Have you bought your Halloween candy yet?

“HAVE YOU BOUGHT YOUR CANDY YET?”

 

By

 

Gerry Niskern

 

Why don’t skeletons go trick or treating?

Times getting  short. Only a few more days until the witches, princesses or monsters come shouting at your door. “Trick or Treat, Trick or treat!”. You better be ready.

Years ago, in our first new home, I kept reminding my husband to pick up  some candy. Halloween was coming. Of course, I didn’t have to remind him because, for days, he had heard our two-year old practicing her new words. “Trick or Treat”. She had it down pat.She was going as a Chinese girl.  She had a pair of blue silk Chinese pajamas and I had fashioned her a coolie hat.
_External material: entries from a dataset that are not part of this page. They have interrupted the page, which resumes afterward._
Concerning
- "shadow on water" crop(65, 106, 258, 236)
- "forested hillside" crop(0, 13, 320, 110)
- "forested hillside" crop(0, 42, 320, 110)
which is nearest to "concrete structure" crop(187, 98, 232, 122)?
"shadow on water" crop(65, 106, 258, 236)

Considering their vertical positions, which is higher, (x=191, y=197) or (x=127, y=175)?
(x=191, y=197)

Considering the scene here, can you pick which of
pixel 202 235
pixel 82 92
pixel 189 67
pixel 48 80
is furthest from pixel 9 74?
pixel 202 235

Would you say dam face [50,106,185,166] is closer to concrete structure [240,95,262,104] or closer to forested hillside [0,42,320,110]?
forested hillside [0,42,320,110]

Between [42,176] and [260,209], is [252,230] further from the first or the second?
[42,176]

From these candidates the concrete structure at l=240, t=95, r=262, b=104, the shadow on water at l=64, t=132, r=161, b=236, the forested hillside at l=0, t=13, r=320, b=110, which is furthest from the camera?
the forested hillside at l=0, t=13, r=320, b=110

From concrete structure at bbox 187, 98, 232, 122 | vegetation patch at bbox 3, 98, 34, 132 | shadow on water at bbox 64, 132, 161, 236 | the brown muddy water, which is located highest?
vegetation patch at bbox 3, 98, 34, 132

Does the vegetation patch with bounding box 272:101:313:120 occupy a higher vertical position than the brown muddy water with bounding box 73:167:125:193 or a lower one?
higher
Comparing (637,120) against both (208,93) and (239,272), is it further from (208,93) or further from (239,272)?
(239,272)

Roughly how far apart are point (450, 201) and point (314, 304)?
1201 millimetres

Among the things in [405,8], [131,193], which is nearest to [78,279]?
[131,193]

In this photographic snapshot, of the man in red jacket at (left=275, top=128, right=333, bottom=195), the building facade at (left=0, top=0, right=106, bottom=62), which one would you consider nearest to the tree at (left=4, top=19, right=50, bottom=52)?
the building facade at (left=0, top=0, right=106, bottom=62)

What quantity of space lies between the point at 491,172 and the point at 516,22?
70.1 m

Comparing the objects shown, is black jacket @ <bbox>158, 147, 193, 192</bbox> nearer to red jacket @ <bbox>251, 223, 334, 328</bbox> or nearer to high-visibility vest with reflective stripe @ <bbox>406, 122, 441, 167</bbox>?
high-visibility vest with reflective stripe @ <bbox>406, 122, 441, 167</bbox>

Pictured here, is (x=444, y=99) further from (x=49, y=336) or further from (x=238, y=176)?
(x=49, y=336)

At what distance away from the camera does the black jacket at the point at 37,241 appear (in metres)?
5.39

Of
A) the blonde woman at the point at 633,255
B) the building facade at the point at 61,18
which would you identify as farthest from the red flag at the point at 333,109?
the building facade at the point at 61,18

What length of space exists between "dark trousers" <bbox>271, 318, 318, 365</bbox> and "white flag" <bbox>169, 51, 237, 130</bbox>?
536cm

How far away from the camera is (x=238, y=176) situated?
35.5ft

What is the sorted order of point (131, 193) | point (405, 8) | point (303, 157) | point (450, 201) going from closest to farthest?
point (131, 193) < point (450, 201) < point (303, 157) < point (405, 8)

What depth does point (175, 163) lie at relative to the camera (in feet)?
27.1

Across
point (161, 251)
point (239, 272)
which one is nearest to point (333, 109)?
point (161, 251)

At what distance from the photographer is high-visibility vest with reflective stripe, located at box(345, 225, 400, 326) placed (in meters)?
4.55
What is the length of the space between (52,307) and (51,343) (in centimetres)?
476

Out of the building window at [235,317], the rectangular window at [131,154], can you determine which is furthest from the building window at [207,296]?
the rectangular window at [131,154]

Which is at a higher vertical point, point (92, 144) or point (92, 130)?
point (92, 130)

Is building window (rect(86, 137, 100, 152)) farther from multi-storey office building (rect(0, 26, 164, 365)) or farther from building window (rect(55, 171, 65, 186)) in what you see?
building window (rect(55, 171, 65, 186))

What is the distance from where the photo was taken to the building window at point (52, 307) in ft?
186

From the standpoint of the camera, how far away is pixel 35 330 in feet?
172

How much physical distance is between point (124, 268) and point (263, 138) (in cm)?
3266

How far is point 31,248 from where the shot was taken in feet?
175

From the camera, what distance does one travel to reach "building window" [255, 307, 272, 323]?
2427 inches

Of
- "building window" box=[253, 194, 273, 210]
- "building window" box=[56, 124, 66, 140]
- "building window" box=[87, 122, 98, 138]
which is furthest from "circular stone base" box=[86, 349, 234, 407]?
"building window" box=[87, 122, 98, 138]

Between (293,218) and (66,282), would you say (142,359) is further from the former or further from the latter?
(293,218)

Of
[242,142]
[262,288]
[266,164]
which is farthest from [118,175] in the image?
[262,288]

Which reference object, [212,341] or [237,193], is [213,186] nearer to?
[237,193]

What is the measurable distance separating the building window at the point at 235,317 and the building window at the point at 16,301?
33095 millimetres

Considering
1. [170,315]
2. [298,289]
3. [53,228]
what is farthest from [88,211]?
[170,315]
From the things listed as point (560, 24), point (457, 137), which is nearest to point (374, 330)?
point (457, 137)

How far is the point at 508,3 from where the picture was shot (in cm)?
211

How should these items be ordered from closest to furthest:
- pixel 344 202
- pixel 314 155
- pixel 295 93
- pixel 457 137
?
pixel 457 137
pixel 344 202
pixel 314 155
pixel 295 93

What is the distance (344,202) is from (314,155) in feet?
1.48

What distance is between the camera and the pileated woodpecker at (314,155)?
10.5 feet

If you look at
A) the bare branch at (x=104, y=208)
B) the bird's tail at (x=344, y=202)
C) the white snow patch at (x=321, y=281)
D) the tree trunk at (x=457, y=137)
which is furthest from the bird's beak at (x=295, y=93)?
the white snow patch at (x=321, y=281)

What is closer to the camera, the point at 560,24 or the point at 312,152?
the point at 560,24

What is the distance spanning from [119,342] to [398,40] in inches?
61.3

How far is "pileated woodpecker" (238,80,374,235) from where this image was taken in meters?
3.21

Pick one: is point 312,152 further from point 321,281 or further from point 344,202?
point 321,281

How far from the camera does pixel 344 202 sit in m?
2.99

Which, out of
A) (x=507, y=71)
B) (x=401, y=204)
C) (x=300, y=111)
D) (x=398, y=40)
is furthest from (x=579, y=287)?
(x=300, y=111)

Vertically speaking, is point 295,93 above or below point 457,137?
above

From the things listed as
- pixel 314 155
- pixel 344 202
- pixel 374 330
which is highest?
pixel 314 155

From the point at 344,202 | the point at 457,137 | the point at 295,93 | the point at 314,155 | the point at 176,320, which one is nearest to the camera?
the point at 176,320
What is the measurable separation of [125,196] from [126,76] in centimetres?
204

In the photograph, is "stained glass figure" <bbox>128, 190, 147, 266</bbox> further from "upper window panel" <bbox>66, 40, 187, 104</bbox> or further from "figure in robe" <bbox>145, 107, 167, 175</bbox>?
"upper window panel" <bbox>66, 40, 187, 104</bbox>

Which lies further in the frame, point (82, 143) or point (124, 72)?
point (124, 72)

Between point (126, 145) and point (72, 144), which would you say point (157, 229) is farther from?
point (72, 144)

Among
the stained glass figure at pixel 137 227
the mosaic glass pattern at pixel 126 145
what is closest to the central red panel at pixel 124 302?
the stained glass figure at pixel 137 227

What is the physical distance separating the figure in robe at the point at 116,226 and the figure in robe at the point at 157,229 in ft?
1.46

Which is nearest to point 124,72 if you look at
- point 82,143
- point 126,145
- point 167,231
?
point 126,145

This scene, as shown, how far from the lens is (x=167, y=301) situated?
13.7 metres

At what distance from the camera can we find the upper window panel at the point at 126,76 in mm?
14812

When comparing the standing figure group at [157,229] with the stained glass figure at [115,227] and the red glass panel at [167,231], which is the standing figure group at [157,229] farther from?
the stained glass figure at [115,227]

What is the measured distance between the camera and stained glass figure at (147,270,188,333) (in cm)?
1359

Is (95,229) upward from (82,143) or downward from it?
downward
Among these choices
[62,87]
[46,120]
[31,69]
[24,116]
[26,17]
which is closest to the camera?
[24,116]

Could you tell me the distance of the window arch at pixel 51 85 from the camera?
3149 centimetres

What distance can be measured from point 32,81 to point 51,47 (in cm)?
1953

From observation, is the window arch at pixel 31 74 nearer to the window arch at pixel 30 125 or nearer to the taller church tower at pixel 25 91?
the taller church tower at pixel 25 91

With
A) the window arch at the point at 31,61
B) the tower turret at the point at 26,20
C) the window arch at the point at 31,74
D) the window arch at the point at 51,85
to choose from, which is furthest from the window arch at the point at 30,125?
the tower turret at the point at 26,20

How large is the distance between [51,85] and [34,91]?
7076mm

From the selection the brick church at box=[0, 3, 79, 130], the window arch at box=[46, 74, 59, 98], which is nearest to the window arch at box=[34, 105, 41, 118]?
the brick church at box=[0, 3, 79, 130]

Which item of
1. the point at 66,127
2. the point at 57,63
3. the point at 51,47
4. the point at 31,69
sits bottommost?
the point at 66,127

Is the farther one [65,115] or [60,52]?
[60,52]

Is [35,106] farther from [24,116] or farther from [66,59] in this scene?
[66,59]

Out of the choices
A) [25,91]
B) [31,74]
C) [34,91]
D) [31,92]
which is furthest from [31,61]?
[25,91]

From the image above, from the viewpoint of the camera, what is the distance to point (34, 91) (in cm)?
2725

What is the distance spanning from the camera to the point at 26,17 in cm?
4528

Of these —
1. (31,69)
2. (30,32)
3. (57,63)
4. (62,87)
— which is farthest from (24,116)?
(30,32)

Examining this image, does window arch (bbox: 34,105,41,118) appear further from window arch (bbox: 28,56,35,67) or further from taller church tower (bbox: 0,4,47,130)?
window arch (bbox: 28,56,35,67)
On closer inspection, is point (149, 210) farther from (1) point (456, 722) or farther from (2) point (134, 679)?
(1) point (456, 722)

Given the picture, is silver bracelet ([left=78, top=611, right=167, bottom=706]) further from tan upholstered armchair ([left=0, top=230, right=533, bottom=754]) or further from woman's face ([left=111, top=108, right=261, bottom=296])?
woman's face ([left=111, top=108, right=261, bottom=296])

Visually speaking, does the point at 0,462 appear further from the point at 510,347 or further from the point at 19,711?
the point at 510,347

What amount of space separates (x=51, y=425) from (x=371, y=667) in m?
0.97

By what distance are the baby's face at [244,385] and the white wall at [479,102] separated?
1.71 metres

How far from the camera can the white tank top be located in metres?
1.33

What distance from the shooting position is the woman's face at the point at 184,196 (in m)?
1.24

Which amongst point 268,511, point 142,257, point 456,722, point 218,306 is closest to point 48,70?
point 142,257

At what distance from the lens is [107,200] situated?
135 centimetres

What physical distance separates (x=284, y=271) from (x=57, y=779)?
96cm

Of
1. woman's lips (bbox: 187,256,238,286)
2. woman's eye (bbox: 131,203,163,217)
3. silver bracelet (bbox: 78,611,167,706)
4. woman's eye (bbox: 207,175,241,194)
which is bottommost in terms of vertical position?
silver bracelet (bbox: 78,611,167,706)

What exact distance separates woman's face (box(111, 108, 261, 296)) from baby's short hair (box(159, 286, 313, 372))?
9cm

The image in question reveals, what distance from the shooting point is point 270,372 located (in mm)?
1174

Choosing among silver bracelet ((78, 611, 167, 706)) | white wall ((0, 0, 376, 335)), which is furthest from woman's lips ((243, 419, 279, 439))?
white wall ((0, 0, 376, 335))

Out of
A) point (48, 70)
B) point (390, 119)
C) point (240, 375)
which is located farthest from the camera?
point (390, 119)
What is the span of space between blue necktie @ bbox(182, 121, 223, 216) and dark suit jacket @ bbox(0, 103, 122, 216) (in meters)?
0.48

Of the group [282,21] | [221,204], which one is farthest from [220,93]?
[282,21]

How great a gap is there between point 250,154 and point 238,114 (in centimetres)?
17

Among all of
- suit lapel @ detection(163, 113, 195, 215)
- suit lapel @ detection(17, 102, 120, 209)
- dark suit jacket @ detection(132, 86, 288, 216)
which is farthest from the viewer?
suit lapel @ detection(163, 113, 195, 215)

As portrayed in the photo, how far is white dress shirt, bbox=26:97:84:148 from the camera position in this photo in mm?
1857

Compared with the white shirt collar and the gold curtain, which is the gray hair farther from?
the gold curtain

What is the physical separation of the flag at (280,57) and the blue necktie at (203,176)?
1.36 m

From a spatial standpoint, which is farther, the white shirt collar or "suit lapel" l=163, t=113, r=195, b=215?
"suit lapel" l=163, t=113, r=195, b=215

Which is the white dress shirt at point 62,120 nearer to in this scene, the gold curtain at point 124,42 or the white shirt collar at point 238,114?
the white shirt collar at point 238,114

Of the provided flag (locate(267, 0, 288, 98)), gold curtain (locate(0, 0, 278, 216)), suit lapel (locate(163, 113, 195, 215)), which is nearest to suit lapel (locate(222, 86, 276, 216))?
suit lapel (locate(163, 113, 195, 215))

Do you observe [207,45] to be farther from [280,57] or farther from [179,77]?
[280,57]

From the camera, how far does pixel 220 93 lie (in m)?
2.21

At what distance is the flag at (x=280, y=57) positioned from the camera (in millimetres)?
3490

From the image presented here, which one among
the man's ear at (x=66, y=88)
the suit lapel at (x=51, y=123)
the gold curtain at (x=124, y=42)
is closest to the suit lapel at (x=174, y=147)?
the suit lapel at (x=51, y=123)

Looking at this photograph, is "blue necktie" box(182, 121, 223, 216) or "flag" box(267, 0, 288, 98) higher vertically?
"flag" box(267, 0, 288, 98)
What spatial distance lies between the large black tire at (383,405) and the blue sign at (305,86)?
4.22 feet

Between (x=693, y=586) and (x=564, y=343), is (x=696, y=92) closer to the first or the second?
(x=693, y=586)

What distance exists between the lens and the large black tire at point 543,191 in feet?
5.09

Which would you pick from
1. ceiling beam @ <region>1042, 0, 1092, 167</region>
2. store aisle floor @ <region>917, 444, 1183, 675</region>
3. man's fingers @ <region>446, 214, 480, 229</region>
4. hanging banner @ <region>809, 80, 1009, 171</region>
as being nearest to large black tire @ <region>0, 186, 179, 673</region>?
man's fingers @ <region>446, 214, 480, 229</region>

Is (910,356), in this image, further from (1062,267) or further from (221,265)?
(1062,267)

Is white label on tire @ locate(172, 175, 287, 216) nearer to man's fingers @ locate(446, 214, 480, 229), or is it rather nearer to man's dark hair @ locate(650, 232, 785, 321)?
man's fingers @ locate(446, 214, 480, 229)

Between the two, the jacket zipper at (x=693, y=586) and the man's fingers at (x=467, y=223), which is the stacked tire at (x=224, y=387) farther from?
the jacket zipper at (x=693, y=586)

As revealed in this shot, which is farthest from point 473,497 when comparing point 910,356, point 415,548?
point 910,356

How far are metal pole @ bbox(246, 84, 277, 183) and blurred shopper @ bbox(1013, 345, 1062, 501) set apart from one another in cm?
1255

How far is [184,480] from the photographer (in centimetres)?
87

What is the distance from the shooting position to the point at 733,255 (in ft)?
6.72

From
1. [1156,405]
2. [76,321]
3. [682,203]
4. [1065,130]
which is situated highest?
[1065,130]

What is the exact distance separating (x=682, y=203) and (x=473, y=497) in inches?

When the big day arrived, Daddy came home with boxes of regular sized candy bars. Boxes of them! “I’m giving out the kind of loot that I would have liked when  was a kid!” he declared.

He stayed home with baby brother and Miss Hong Kong and I took off. There was just one problem. At the first home and every one thereafter, she stonily held  out her bag and gave the poor neighbors the dirtiest look  she could muster, refusing to say a word. She came home with quite a little sack full anyway.

We came home to find out that her daddy had not given out a single candy bar. Nary a Goblin had knocked on our front door. “I would hear kids coming and then they would sort of fade away.” He said. We finally decided to check  the front door. We had both forgotten to take down the “Shhhh…baby sleeping” sign that I had put out that afternoon.

So get out and get that candy and be sure to check your front door!

By the way, the reason Skeletons don’t go Trick or Treating is they don’t have any body to go with!